# ИНСТРУКЦИИ И ТРЕБОВАНИЯ
Пожалуйста, отфильтруйте записи ниже и оставьте только строки, где встречается слово «people». Регистр букв учитывается.

# ИСХОДНЫЕ ДАННЫЕ
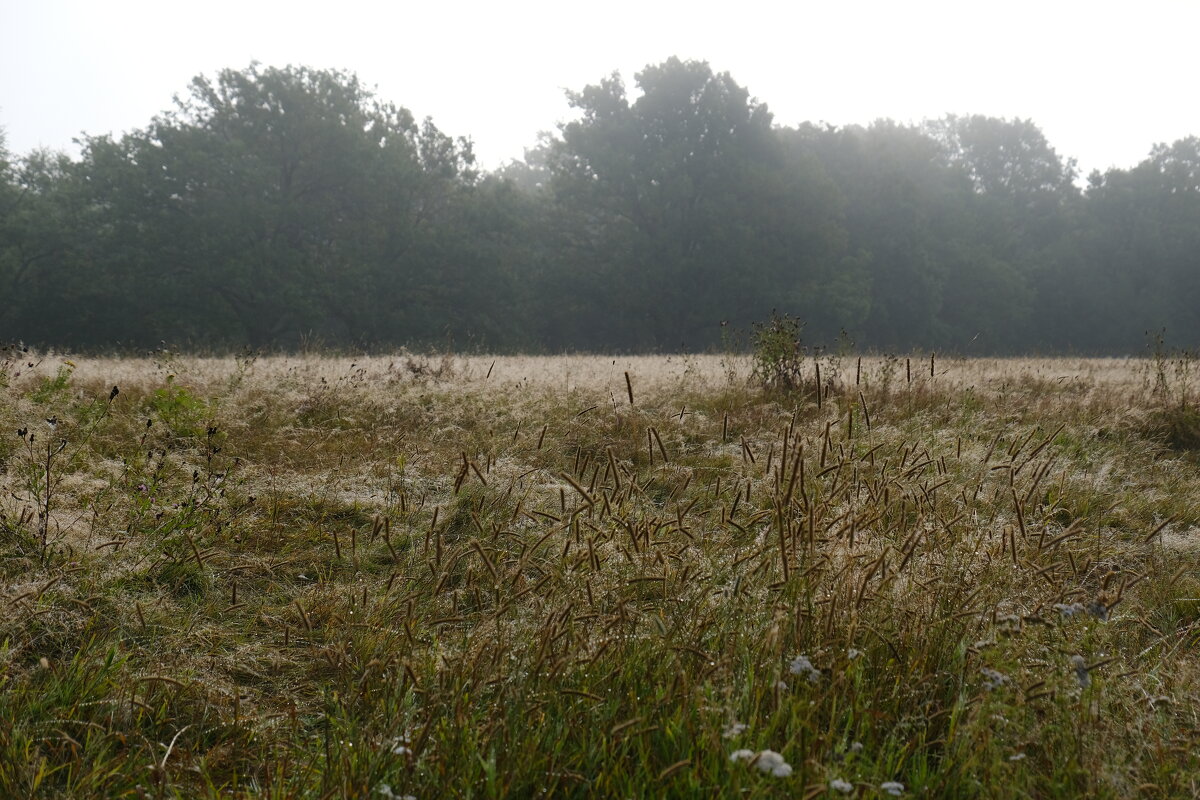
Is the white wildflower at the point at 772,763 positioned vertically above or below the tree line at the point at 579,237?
* * *
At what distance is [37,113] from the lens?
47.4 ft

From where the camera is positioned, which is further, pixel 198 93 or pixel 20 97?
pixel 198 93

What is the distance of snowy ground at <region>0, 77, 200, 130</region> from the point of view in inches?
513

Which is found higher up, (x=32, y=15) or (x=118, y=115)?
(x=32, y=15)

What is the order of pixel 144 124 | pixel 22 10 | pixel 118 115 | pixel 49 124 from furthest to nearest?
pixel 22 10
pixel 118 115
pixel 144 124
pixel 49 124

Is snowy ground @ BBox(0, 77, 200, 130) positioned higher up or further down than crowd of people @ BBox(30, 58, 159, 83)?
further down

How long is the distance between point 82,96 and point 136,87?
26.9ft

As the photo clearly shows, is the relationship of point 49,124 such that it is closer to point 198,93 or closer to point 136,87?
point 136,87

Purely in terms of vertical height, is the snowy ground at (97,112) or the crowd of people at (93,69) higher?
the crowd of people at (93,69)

# ОЖИДАЕМЫЙ РЕЗУЛЬТАТ
Is snowy ground @ BBox(0, 77, 200, 130) positioned higher up or further down than crowd of people @ BBox(30, 58, 159, 83)?
Purely in terms of vertical height, is the snowy ground at (97,112) or the crowd of people at (93,69) higher?
the crowd of people at (93,69)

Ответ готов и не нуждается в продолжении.